The HANA Load Simulator creates a realistic enterprise workload of thousands of concurrent users and executes that workload on different database configurations simultaneously. A dashboard monitors several performance indicators of each database, incl. data footprint, transaction latencies, throughput, and overall CPU utilization. The dashboard can also be used to configure several workload parameters like OLTP and OLAP query frequencies or the ratio of current and historical queries. This provides a simple and interactive tool to assess key performance characteristics of different database setups (e.g., single- vs. multi-node) side-by-side and in real-time.

Experiment

We compare a) a single database node with b) a multi-node setup consisting of a master node (current/actual data only), one replica node of the master for running OLAP transactions, and a cold node for historical data. Both setups have an equal total amount of cores and main memory. The usage of the replica node can be switched on and off. The workload consists of three types of transactions (ratio configurable): invoice postings (sFIN-adapted), read-only transactions incl. transactional queries (incl. BKPF-BSEG-joins), and OLAP transactions incl. read-heavy analytical queries.

With the partitioning into current and historical and replication of the current data, we see the following improvements (90% current-only OLAP transactions, 100% current-only OLTP transactions, one of 100 queries being analytical):

Improved performance

  • Transactional processing is improved even without the use of a replica due to the smaller data set. Activating the replica, the multi-node setup is faster by a factor of up to 4x for mixed workloads.

  • The higher the skew is towards an current-only workload, the more the new architecture outperforms the traditional setup.

  • When adding analytical users to the system, a replica of the current master node lowers the latency of OLTP transactions due to better load distribution.

Reduced costs

  • Historical data can be purged and better compressed to decrease the memory footprint and require less main memory than the traditional setup with all data being memory-resident.

  • Overall system costs potentially decrease as smaller servers for the historical nodes can be deployed, hence avoiding disproportional prices for large server systems.

Thousands of SAP customers in the fully occupied Orange County Convention Center in Orlando, FL and watchers of the live stream saw the impact of current / historical data optimization for SAP HANA in terms of database performance and system load.

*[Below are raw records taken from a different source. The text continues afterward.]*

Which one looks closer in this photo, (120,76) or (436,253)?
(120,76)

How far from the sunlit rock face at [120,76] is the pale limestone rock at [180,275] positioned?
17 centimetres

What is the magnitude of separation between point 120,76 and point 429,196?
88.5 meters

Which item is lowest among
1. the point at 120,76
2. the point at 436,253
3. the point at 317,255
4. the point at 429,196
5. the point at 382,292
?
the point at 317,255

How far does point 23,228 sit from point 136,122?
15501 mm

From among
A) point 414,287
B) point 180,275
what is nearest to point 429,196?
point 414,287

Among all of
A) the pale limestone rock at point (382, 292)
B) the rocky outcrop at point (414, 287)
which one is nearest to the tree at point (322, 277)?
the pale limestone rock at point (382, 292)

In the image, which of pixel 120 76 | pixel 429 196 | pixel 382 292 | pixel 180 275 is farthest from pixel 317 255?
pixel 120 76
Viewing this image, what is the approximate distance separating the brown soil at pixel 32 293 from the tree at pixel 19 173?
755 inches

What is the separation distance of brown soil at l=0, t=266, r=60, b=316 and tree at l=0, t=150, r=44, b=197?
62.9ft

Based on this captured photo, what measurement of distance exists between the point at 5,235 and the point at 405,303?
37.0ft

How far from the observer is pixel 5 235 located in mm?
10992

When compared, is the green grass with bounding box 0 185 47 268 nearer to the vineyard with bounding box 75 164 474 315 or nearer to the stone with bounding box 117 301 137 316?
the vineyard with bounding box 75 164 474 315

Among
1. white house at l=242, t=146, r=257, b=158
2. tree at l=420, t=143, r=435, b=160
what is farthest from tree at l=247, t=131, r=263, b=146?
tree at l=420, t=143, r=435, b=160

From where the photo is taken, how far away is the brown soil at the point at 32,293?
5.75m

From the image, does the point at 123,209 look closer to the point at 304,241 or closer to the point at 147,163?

Martin Boissier and Carsten Meyer had the chance to present the master project -HANA Load Simulator- (Daniel Kurzynski, Rui Ruhrlaender, Christopher Schmidt, Jannik Marten, Jan-Peer Rudolph, Alexander Franke, Jasper Schulz, and Pedro Flemming) live on stage during Prof. Hasso Plattner's keynote speech. 

 

Desirable: Seeing and comparing the impact of fundamental system changes, helps to understand the meaning of those changes and the true value behind them. Changing simulation parameter and getting direct feedback allows to explore system behavior and to consider the odds of various options.

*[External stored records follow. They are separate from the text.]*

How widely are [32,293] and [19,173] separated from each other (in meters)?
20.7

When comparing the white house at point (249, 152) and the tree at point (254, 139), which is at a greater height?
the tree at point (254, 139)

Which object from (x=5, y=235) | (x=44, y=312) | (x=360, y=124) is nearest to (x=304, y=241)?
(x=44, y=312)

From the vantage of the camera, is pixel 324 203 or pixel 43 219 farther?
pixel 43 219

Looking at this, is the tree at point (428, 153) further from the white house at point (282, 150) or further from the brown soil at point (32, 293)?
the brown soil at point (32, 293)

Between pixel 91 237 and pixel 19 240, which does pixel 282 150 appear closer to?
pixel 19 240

Feasible: SAP HANA features read-only replication and current/historical data partitioning. Workload and data set can be generated and adapted close to a productive load and deployed to different hardware setups.

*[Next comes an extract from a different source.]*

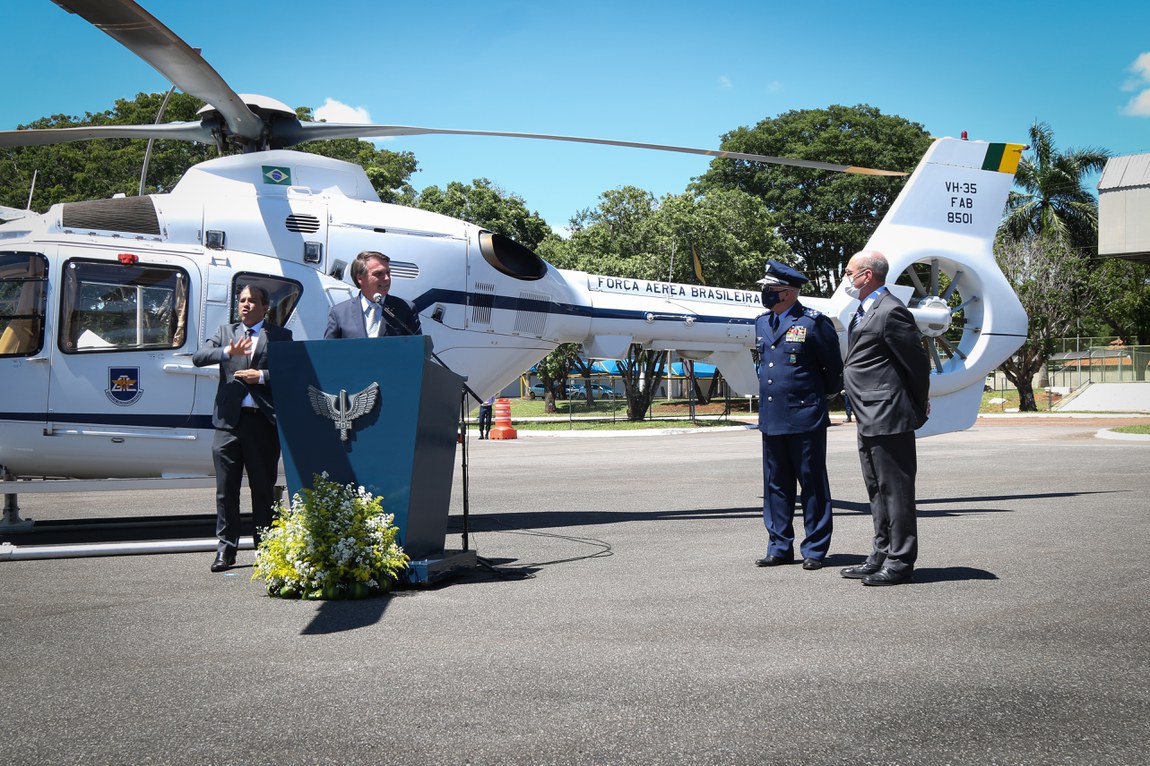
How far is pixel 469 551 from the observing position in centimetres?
617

Viable: A technical description is less convincing than a running system. If people see positive effects of a system setup they are more willing to test it. If people can evaluate the impact of changes in their own environment, they are more willing to buy it.

Vision

The HANA Load Simulator shall visualize the impact of current/historical partitioning and read-only replication on a customer's productive system. Also the possibility of increased reliability (via high availability) using hot-standby replicas will be shown in future versions. With access to a customer’s production data and a corresponding workload trace, the simulator can mimic the real production system in order to show the feasibility and benefits of the mentioned concepts on different hardware setups.